Yes.
I'm stooping this low.
But honestly, I promise some very interesting insights will be made.
The question came up today again, do women assess men by their shoes, and if so why?
I tried to think back to personal experience, and must say I've looked at shoes. I've felt uncomfortable by certain types of shoes. Namely, hiking boots when no hiking was involved, very pointy shoes (I think this goes for both sexes), those thin retro boxer shoes, turtle skin anything,sketchers and overly round caterpilleresque shoes. I must say I've felt uncomfortable around each and everyone of those types of shoes, I've obviously seen past it because I'm not as shallow as you all think I am. But on the whole the more familiar the shoe is to me, the less stressed I will feel when I happen to look below the knee-line.
Why did I do this?
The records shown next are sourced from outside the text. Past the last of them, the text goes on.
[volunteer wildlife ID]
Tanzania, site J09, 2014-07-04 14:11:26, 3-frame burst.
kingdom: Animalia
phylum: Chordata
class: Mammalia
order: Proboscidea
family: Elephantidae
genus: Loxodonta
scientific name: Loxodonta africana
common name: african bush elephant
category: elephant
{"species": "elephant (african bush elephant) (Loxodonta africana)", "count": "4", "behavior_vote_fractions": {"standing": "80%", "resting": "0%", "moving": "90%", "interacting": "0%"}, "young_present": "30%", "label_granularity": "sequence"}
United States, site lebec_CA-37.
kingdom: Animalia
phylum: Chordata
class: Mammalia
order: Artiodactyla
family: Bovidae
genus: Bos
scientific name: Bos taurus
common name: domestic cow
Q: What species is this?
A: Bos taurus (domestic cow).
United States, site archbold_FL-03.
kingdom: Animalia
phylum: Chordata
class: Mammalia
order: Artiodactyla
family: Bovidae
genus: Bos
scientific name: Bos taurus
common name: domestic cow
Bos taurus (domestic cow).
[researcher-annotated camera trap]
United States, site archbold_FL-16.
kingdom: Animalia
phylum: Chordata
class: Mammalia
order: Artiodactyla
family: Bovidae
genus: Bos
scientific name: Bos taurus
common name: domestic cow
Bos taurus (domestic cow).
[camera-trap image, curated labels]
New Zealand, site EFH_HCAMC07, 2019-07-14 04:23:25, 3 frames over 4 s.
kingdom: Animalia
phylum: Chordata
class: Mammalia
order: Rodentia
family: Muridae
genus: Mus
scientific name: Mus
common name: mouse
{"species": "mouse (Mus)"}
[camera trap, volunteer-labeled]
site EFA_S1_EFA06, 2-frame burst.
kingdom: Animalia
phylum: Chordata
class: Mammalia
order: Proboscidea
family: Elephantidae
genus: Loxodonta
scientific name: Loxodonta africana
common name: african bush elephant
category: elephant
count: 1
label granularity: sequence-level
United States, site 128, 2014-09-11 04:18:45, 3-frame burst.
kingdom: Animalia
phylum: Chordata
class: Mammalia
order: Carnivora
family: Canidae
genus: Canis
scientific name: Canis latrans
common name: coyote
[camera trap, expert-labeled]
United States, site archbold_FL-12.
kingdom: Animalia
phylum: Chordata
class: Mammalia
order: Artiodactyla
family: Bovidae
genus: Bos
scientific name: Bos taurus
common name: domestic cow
I've come up with several hypotheseseses. I consider myself to have insanely good taste in stuff. Having grown up around very high end stuff, having at the same time rolled around in the mud in said high end stuff, I know what is stylish and what is pure crap. This has absolutely nothing to do with price at the end of the day, it has to do with elegance, imagination, a child-like spirit, a level of romance and a kind heart. Yes all those things can go into dress. Now I'm not saying I'm a fashion guru of any sort and I wouldn't possibly be able to predict a next wave of fashion cool. All I know is what I like and what I don't like, and a lot of people have agreed with me in the past. Yes beauty is subjective, but I don't think utter crap is.
EITHER WAY, I think when you look at a guy's shoes and you sigh like phew I can relate to that, that fits in my world or even Whoa I've never felt comfortable with that before but I think I want to try hard to fit it into my world, THEN its a small clue maybe one nth of the gazillion other hormonal and evolutionary things that will tell you the man is a good potential mate.
Notably, my boyfriend has an awesome taste in shoes :)
Aaand that's why we will have millions of babies together.
No I'm not shallow.
Just accepting a little tip my evolutionary familiarity electro waves in my brain has given me.